The current push against the ABC has been brewing since the Coalition lost the 2007 election, engendered by the bitter recriminations of conservatives after their defeat.
Gerard Henderson, for one, regretted that even though Howard stacked the ABC board, and authorised other adventures like dead-end inquiries into ABC “bias”, he did not sufficiently purge it, nor defund it, and therefore missed an historic opportunity.
“During Howard’s time there was considerable hype among the left about what were termed the culture wars,” Henderson wrote in 2008. “If such a cultural battle was ever engaged, Howard did not win it. His appointments to the ABC board did not change the national broadcaster’s prevailing leftist culture.”
The view that Howard squibbed it on the culture wars has since become received wisdom on the right, expressed in various ways by everyone from fringe-dwelling cartoonists to conservative law professors, junior IPA hacks to senior journalists. The view is that with Abbott in the saddle, now is the time to get square once and for all.
What they fail to consider is that perhaps Howard, in claiming victory back in 2006, understood some things that they don’t. That browbeating and starving the ABC could only be done within limits, lest it be seen as a wilful unravelling of the fabric of the nation. That the bloodlust of News Corporation pundits on that topic was partly informed by the commercial interests of their proprietor. That the prize in arbitrarily dismantling the arts could never be worth the ill-feeling which would ripple out through the community as a result.
A lot of people on the left have been worrying about the government’s increasingly destructive and authoritarian cast. But we should be attentive to the fact that the rebooting of old culture war obsessions is indicative of enormous weakness.
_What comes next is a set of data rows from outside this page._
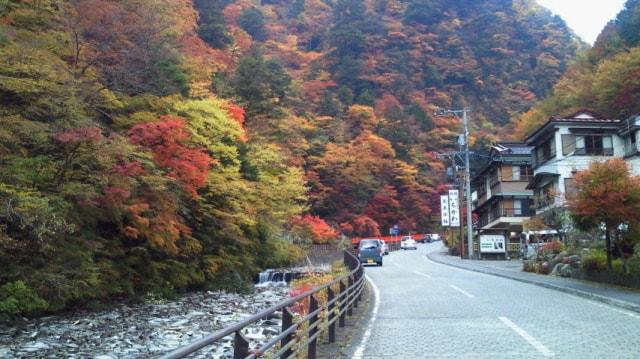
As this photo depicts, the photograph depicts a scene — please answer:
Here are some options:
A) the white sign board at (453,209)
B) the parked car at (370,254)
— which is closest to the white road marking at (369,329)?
the parked car at (370,254)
A prime minister who could articulate and defend his views under critical scrutiny would not avoid opportunities to communicate with the public. A confident conservative would not be whining to his party room about “lefty lynch mobs” on a TV show. Contrast Abbott’s behaviour with the footage of John Howard confronting David Hicks which has been doing the rounds.
David Hicks confronts John Howard on Q&A.
Indeed Joyce’s own non-appearance on Q&A, and the front bench “ban”, merely formalises what Abbott has been doing in practice for some time: avoiding the ABC.
In 2013, Abbott was trying to get elected, but he only appeared on 7.30 three times. In 2014, it was just the once. This year, he dragged himself on when his leadership was threatened.
He avoids these opportunities not just because of his own tendency to crack under pressure in interviews. (On this score, Katharine Murphy was right to point to the front bench ban as surreptitious media management – Abbott can’t rely on his ministers any more than he can himself.)
He avoids it because he’s out of ideas, just like the movement he leads. The most important elements of his slash and burn 2014 budget did not pass the Senate (if they had, universities would have copped it along with the other “elitists”). With the boats stopped and the carbon tax axed, what possible reason is left for Tony Abbott to be prime minister?
The switch has been flicked to culture war because there is nothing else there. It’s the only option for a government that has no reason for being, except the mere preservation and exercise of power.
Abbott keeps mashing the national security button, but the polls suggest he’s getting diminishing returns there too. And it’s possible he’s now undermining his own messages. After all, if the unprecedented hullaballoo about Q&A was really because Zaky Mallah is a threat to Australia, a reasonable observer may take one look at him – weed cap and all – and conclude that no genuine threat exists.
All the while, our most important problems are mishandled or ignored, from our relationships with our neighbours to the slow-motion catastrophe that is climate change.